Embeddings

This guide walks through using thema for Low Dimensional Embeddings and Dimensionality Reduction of clean datasets.

Note

Embeddings are dependant on the creation of a Moon object. Please see the Data Preprocessing Guide for more info on preprocessing steps and the Outer System API documentation for info on thema.multiverse.inner.Moon objects containing cleaned, encoded, and scaled data.

Projection Handling with Oort Class

The Oort class in Thema provides functionality for handling projections. When using the Oort class for projections:

  1. Output Data: Upon execution, the Oort class will create a directory as specified in the params.yaml configuration file. This directory serves as the designated location for storing all projection-related data. The Oort class does not store the projection data within its own instance. Instead, it manages and organizes the data within the designated directory. This approach ensures that all generated data, such as output files or processed results, are stored systematically for further analysis or usage.

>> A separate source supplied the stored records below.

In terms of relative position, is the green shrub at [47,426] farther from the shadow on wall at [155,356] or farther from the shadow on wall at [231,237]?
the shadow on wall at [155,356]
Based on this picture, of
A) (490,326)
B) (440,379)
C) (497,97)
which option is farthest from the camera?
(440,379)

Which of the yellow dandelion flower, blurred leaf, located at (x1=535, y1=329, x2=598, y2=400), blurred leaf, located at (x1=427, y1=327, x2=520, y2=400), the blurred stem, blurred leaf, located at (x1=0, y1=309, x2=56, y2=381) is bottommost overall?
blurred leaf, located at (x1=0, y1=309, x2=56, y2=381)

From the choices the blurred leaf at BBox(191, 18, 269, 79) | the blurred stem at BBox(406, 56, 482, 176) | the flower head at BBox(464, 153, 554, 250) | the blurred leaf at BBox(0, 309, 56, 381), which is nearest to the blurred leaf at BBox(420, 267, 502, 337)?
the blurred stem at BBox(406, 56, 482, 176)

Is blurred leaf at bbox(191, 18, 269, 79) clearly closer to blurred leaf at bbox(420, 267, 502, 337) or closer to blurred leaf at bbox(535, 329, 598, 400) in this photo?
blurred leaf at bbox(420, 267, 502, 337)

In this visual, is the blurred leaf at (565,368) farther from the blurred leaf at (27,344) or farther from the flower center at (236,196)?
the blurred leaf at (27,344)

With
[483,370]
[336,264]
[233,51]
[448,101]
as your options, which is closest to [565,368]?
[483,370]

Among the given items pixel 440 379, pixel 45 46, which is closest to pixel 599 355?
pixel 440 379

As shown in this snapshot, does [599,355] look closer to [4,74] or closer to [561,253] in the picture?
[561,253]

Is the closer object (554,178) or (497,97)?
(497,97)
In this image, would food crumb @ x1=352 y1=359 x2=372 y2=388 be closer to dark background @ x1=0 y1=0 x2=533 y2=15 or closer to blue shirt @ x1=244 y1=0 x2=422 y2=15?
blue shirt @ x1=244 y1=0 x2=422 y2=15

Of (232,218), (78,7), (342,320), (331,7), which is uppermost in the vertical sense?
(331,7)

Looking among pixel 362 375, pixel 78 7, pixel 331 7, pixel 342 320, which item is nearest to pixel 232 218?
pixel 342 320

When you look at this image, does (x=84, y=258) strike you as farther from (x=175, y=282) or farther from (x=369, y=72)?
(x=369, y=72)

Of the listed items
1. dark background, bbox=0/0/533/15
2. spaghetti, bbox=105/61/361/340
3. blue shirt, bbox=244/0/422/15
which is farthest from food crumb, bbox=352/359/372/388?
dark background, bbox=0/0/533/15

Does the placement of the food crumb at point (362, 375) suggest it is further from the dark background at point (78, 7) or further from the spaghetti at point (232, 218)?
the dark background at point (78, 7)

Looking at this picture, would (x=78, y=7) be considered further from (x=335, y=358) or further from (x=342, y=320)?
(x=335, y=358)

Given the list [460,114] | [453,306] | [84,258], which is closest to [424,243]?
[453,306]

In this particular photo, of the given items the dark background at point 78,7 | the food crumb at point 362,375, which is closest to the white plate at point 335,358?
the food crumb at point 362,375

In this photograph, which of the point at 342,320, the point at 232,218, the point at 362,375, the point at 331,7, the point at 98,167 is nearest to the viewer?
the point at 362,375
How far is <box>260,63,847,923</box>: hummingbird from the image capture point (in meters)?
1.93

  2. Configuration: The params.yaml file serves as the central configuration point for specifying parameters for generating multiple projections. This file provides comprehensive control over hyperparameter selection, facilitating grid search exploration to optimize UMAP embeddings. Users can customize within the params.yaml to precisely tailor the generated data storage and algorithm behavior to their project requirements.

Note

Projections are embeddings of your data.

UMAP Embeddings

The params.yaml file allows you to configure various parameters for generating UMAP embeddings using the Oort class. UMAP (Uniform Manifold Approximation and Projection) is a dimensionality reduction technique that can be customized through several parameters.

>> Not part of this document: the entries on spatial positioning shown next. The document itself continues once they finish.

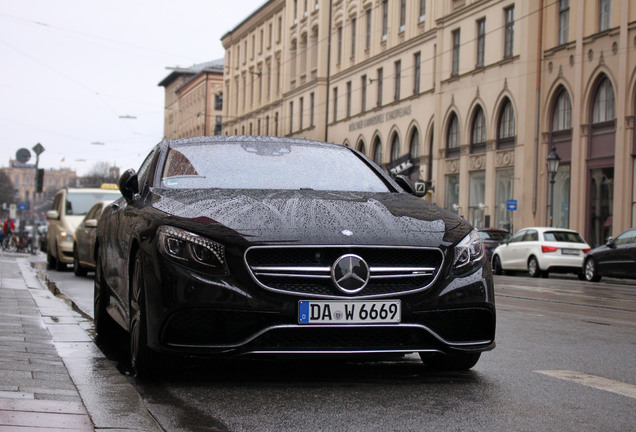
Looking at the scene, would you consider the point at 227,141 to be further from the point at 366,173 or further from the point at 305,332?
the point at 305,332

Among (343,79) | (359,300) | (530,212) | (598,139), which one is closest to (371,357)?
(359,300)

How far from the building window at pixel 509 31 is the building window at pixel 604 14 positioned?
5698 millimetres

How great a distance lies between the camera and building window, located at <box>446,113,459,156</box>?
47.3 meters

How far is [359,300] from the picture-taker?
5539 mm

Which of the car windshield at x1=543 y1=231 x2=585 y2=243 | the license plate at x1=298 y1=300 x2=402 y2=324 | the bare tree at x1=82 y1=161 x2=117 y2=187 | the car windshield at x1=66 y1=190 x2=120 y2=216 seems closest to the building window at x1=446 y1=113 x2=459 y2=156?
the car windshield at x1=543 y1=231 x2=585 y2=243

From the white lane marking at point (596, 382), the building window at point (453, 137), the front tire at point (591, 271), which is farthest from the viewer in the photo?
the building window at point (453, 137)

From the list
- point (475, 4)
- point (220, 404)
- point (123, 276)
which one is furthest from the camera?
point (475, 4)

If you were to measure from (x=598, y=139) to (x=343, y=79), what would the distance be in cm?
2865

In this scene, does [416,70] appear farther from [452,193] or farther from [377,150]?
[452,193]

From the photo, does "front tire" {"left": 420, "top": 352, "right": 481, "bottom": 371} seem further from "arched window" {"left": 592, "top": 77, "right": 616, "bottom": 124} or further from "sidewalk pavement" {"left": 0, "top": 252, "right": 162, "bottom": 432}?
"arched window" {"left": 592, "top": 77, "right": 616, "bottom": 124}

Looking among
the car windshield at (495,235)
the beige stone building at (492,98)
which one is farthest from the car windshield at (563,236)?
the beige stone building at (492,98)

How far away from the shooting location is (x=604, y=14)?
36219 mm

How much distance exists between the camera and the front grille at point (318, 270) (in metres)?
5.54

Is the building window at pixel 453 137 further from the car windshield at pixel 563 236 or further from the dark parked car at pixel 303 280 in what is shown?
the dark parked car at pixel 303 280
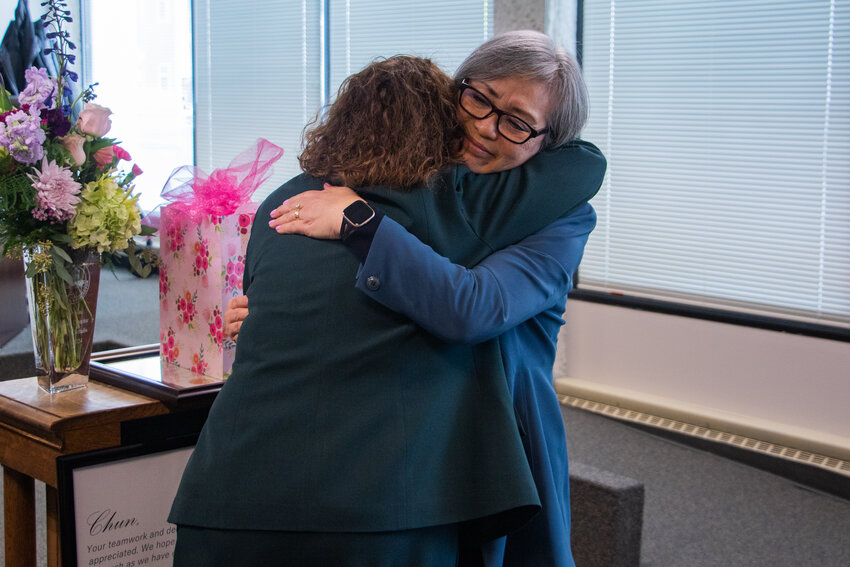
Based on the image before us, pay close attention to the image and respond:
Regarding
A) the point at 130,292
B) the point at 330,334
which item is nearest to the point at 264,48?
the point at 130,292

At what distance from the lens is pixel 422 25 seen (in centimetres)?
454

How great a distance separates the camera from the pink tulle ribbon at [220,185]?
1678mm

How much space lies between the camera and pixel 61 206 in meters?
1.50

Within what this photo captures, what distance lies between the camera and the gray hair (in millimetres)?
1343

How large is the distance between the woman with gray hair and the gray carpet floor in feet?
4.52

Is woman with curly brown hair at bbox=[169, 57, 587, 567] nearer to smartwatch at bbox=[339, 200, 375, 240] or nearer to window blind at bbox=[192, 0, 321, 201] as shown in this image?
smartwatch at bbox=[339, 200, 375, 240]

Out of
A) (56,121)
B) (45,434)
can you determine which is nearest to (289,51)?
(56,121)

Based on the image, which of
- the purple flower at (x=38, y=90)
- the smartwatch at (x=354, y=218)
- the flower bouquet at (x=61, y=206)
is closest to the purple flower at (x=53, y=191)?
the flower bouquet at (x=61, y=206)

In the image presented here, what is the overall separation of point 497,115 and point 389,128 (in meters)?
0.20

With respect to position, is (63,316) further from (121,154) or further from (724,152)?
(724,152)

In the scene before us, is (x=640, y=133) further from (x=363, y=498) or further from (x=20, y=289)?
(x=20, y=289)

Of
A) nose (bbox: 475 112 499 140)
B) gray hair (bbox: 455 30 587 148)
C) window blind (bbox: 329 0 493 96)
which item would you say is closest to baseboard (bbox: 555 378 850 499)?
window blind (bbox: 329 0 493 96)

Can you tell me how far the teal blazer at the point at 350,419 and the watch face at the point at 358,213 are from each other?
0.05 meters

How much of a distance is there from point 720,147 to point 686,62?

YAML Configuration for UMAP

  • Oort: The top-level key indicating the configuration for the Oort class.

  • umap: Contains the parameters for configuring the UMAP embeddings.

  • nn: Specifies the number of nearest neighbors to consider for each point. Two values are provided (2 and 4), indicating a range to explore during grid search.

  • minDist: Specifies the minimum distance between points in the embedding space. Multiple values are provided below, indicating a grid-search over multiple hyperparameters.

  • dimensions: Specifies the number of dimensions for the UMAP embedding. A value of 2 indicates a 2D embedding.

  • seed: Specifies the random seed for reproducibility. A value of 32 is provided.

  • projectiles: Lists the dimensionality reduction methods to be used. Here, umap is specified.

Here is an example of the relevant section in the params.yaml file:

Oort:
    umap:
        nn:
        - 2
        - 4
        minDist:
        - 0.1
        - 0.25
        dimensions:
        - 2
        seed:
        - 32
    projectiles:
        - umap

The parameters listed under the umap key are used in a grid search to generate multiple UMAP embeddings. Each grid search iteration will create a UMAP embedding based on different combinations of the provided parameter values. This allows you to explore a variety of configurations to identify the best one for your data.

For example, the grid search will consider the following combinations of parameters:

  • nn: 2, minDist: 0.05, dimensions: 2, seed: 32

  • nn: 4, minDist: 0.05, dimensions: 2, seed: 32

  • nn: 2, minDist: 0.1, dimensions: 2, seed: 32

  • nn: 4, minDist: 0.1, dimensions: 2, seed: 32

By adding more values to each parameter, you can expand the grid search to include more combinations.

By performing a grid search with these parameters, you can systematically evaluate different UMAP configurations to find the one that best suits your data and objectives. Feel free to add more parameters to the grid search to explore additional configurations and improve the quality of your UMAP embeddings.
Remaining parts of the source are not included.